*Text to read*.

How Do You Know When You’re in Love?
How do you know when you’re in love?
I always thought it was a matter of “when,” like it could be so easily defined by a year or two years or at least three for what you feel to be real in any way. I force myself to swallow down something condescending like “Maybe you don’t know what you feel so you call it love,” when a friend tells me that three months is love.
The way that I defined love was by death. This sounds dramatic but I thought that the only way to know that it was love was by measuring what I would give up for someone. How can it be love if you’re not going to die for them? I argued my theory by stating that I would die for my mum, I would die for my dad, I would die for my brother and I would die for my best friends. If I’m not going to die for my boyfriend then I guess I just don’t love him.
In a sense, this was my way of trying to scientifically measure love. There was a formula to it and I had it all figured out. Everyone was too caught up in emotions that weren’t real and I was the one waiting for something real. I was holding myself out for the elusive “one” in a dramatic Romeo & Juliet style saga. If it’s not all, then it’s nothing at all, and to me everyone else was settling for nothing.
Every time I went out, it was an opportunity to meet someone new. This is one of the perks of living in a big city like Sydney; everyday is an opportunity to meet the love of your life and if it doesn’t work out, you are 80% guaranteed to never see the could’ve been-would’ve been-should’ve been “love of your life” again.
I met the “love of my life” at the beginning of June six months ago. I was sitting alone drinking a vodka lemon lime bitters, looking out at the dance floor and feeling bitter because my friend was kissing this adorable guy he just met. I saw someone sitting next to me; he’s so fucking cute but it doesn’t matter because I’m in a gay bar and he isn’t here for me. I say hello to him anyway, and he says hello back in an adorable accent. He’s an engineer from France who just moved to Sydney and his housemates are gay. He saw me and wanted to talk to me, so now he’s sitting here smiling at me and asking me if I’m single. I said “Yes, are you?”, and he said yes. Everything was going well–I tell him I’m studying French, and when he asked me “Quel âge avec-vous?” it ended that. It was the beginning but oh god, it was already the end. He looked at me like I stabbed him when I said eighteen.
“Et toi?”
He was twenty-eight.
In the months following June, after the most catastrophic heartbreak ever, I replayed all the moments leading up to us meeting and how easily we could have not met. Like if I got into the first bar that I had been waiting for 20 minutes outside, or if my friend didn’t meet the cute red-headed guy who told us to run to the gay bar before lock out, or if I didn’t sit by myself like I was wounded soldier with a drink in my hand. This was the beginning of how I set him up to be the “love of my life”. Baby, look how close we were to not meeting; how could you tell me this isn’t fate?

Records from a data collection:
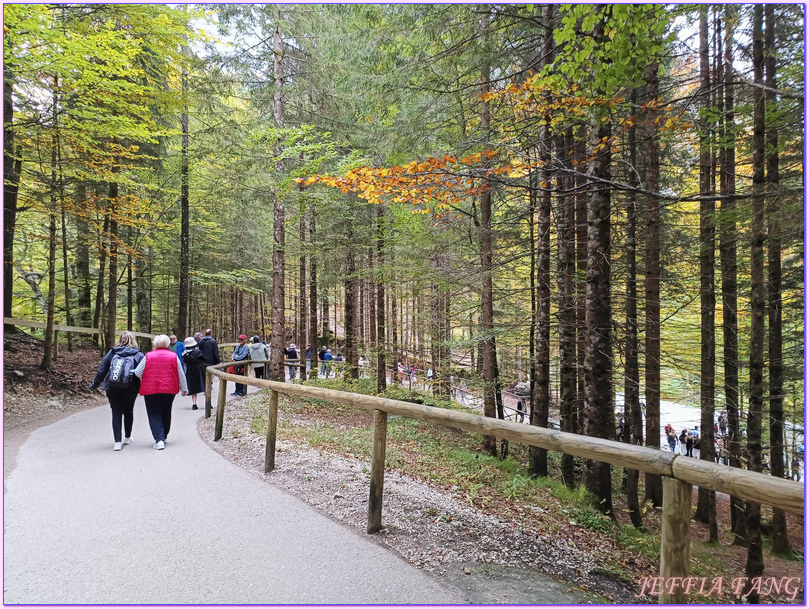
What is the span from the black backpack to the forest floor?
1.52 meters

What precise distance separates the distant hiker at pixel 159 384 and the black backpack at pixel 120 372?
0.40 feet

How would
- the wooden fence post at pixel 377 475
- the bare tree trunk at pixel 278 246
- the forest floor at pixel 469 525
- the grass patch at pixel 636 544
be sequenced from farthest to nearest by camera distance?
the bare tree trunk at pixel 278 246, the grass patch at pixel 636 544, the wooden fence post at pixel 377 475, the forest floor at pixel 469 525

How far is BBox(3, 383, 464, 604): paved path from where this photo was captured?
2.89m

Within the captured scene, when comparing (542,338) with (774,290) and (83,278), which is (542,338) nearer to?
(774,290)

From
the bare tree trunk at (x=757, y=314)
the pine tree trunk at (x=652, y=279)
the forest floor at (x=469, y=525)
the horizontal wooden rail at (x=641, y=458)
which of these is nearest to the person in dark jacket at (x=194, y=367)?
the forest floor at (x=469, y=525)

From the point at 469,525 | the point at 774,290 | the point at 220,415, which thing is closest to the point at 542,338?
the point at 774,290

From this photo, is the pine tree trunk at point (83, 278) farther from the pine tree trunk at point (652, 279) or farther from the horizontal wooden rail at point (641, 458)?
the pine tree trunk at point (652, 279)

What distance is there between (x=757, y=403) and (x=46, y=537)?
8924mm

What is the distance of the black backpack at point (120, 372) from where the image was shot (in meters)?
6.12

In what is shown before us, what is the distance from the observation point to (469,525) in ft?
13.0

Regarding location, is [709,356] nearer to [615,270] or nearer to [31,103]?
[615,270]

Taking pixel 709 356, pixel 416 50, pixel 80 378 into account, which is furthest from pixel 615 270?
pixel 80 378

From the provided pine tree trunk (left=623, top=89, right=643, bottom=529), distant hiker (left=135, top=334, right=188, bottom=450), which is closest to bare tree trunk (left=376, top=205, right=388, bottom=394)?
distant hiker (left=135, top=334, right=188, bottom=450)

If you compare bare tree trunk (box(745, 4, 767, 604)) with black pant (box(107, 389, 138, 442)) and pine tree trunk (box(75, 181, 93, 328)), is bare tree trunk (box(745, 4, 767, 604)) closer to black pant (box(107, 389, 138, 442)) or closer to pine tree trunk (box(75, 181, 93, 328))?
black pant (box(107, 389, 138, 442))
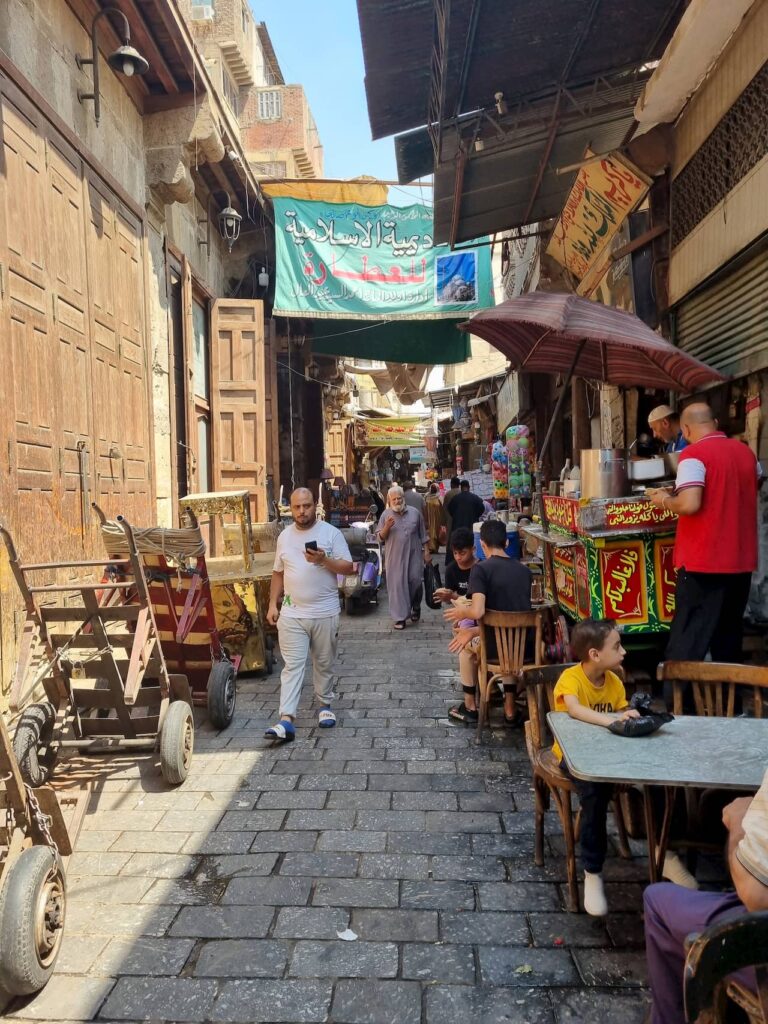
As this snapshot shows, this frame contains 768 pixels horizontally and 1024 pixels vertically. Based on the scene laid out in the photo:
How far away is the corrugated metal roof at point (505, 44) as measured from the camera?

*What you have to do*. Transcribe the essay on knowing when you're in love, everything from "The way that" down to "don’t love him.". The records stand apart from the essay and are separate material.

*Task solution*.
The way that I defined love was by death. This sounds dramatic but I thought that the only way to know that it was love was by measuring what I would give up for someone. How can it be love if you’re not going to die for them? I argued my theory by stating that I would die for my mum, I would die for my dad, I would die for my brother and I would die for my best friends. If I’m not going to die for my boyfriend then I guess I just don’t love him.